Rtl*MemoryBlockLookaside behaves very similarly, but it seems to have sized headers, and the blocks are allocated in space separate from the returned handle. I also believe you can allocate more virtual memory off the end of it via RtlExtendMemoryBlockLookaside. I don't understand this set of routines as well, but none of the addresses it gives me back are considered to be inside any heap listed by RtlGetProcessHeaps. Reset also doesn't seem to work, so I may not be using the API correctly. IMO this needs more investigation, and I should add some strace-like instrumentation in DrMemory for the arguments and return values of these routines, so we can see if these addresses get passed to other heap routines.
My experience if I ignore both of these routines in DrM right now and try to run media_unittests AudioOutput* is that I end up somewhere near here:
00 1fb58e70 6533fddc ntdll!ZwRaiseHardError+0x12 01 1fb58ec0 65312e8d dynamorio!nt_messagebox+0xec [c:\src\dynamorio\core\win32\ntdll.c @ 3294] 02 1fb58ee8 651d4d86 dynamorio!debugbox+0x4d [c:\src\dynamorio\core\win32\os.c @ 3436] 03 1fb59468 653085c4 dynamorio!notify+0x1a6 [c:\src\dynamorio\core\utils.c @ 1866] 04 1fb5949c 10023da1 dynamorio!dr_fragment_app_pc+0x1c4 [c:\src\dynamorio\core\x86\instrument.c @ 5001] 05 1fb59994 100090c2 drmemorylib!instrument_bb+0x7c1 [c:\src\drmemory\drmemory\readwrite.c @ 3445] 06 1fb59a90 653008fd drmemorylib!event_basic_block+0x582 [c:\src\drmemory\drmemory\drmemory.c @ 479] 07 1fb59b00 652cc355 dynamorio!instrument_basic_block+0x2ad [c:\src\dynamorio\core\x86\instrument.c @ 1300] 08 1fb59ba4 652c39c3 dynamorio!client_process_bb+0x65 [c:\src\dynamorio\core\x86\interp.c @ 2392] 09 1fb59dfc 652ce6d8 dynamorio!build_bb_ilist+0x29e3 [c:\src\dynamorio\core\x86\interp.c @ 3295] 0a 1fb59f40 651bb45f dynamorio!build_basic_block_fragment+0x2e8 [c:\src\dynamorio\core\x86\interp.c @ 4209] 0b 1fb59ff4 1fb0210e dynamorio!dispatch+0x7cf [c:\src\dynamorio\core\dispatch.c @ 189] WARNING: Frame IP not in any known module.
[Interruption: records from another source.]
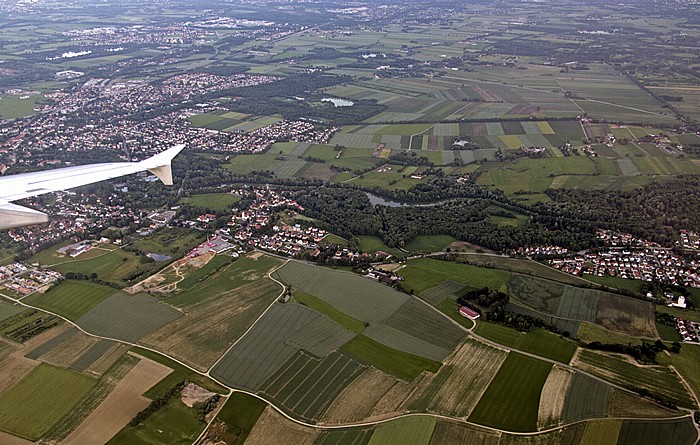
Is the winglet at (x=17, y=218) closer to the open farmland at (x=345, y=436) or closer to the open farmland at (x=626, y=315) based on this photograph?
the open farmland at (x=345, y=436)

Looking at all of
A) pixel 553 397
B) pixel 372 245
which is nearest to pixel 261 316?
pixel 372 245

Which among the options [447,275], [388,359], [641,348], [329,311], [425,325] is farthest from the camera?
[447,275]

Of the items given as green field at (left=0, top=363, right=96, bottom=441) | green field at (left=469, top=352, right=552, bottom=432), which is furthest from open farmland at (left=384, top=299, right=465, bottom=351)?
green field at (left=0, top=363, right=96, bottom=441)

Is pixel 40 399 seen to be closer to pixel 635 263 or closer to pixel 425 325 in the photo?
pixel 425 325

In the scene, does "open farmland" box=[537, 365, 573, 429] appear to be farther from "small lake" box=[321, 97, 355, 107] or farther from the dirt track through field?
"small lake" box=[321, 97, 355, 107]

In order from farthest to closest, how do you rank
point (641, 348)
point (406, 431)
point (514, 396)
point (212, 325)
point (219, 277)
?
point (219, 277)
point (212, 325)
point (641, 348)
point (514, 396)
point (406, 431)

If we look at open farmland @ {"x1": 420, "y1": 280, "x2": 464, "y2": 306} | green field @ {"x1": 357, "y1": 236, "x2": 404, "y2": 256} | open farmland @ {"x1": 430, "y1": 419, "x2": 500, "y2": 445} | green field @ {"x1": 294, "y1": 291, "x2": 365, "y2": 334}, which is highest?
open farmland @ {"x1": 430, "y1": 419, "x2": 500, "y2": 445}

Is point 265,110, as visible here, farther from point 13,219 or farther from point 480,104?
point 13,219
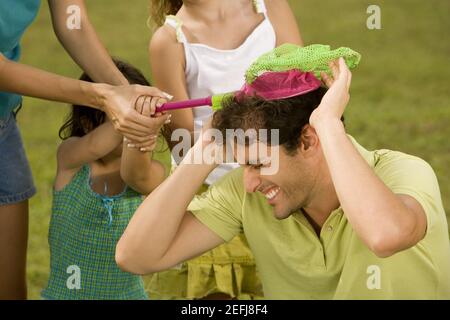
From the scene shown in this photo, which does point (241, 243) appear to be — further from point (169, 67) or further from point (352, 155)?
point (352, 155)

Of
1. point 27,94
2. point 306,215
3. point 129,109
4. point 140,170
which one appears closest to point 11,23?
point 27,94

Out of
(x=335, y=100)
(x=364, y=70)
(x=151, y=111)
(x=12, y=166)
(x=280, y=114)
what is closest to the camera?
(x=335, y=100)

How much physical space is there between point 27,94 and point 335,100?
1.03 m

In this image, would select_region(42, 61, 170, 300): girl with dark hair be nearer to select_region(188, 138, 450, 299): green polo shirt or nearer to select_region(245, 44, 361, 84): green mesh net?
select_region(188, 138, 450, 299): green polo shirt

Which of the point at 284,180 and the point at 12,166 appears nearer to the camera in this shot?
the point at 284,180

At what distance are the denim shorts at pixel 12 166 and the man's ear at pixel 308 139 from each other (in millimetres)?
1076

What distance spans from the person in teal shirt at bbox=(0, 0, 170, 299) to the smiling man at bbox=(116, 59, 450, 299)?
1.07ft

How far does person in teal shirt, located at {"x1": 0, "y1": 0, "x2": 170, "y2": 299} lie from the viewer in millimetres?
3160

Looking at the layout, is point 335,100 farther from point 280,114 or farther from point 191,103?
point 191,103

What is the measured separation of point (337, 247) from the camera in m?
2.88

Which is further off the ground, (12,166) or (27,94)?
(27,94)

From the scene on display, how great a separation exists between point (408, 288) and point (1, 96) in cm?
141

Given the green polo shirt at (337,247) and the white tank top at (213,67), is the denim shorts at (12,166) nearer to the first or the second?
the white tank top at (213,67)

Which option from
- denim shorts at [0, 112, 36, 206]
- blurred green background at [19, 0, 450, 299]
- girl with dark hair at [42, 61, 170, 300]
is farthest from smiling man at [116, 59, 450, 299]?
blurred green background at [19, 0, 450, 299]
Following frames may be wrong. 0c 0037f18c 75d4e55f 0x1fb0210e 0d 0037f1dc 73e07442 kernel32!GlobalReAlloc+0x17f 0e 0037f1fc 73e076d9 WINMM!InternalLoadDriver+0x7f 0f 0037f330 73e0768a WINMM!InternalOpenDriver+0x34 10 0037f348 73e0762f WINMM!DrvOpen+0x54 11 0037f5bc 73e08907 WINMM!mmDrvOpen+0x3e 12 0037f5dc 73e08858 WINMM!MidiInit+0x34 13 0037f5ec 73e0874f WINMM!InitDevices+0xc5
The missing frame inside GlobalReAlloc looks like RtlReAllocateHeap:
0:000> u 75d4e55f - 6 kernel32!GlobalReAlloc+0x179: 75d4e559 ff156003d375 call dword ptr [kernel32!_imp__RtlReAllocateHeap (75d30360)] 75d4e55f 8bf8 mov edi,eax 75d4e561 85ff test edi,edi 75d4e563 0f8414480000 je kernel32!GlobalReAlloc+0x195 (75d52d7d) 75d4e569 893b mov [ebx],edi 75d4e56b 0fb706 movzx eax,word ptr [esi] 75d4e56e 83e0f7 and eax,0xfffffff7 75d4e571 668906 mov [esi],ax
Which means we're actually interpreting client code from alloc_unopt.c. I get a syslog warning about the PC being from the client earlier, so this makes sense.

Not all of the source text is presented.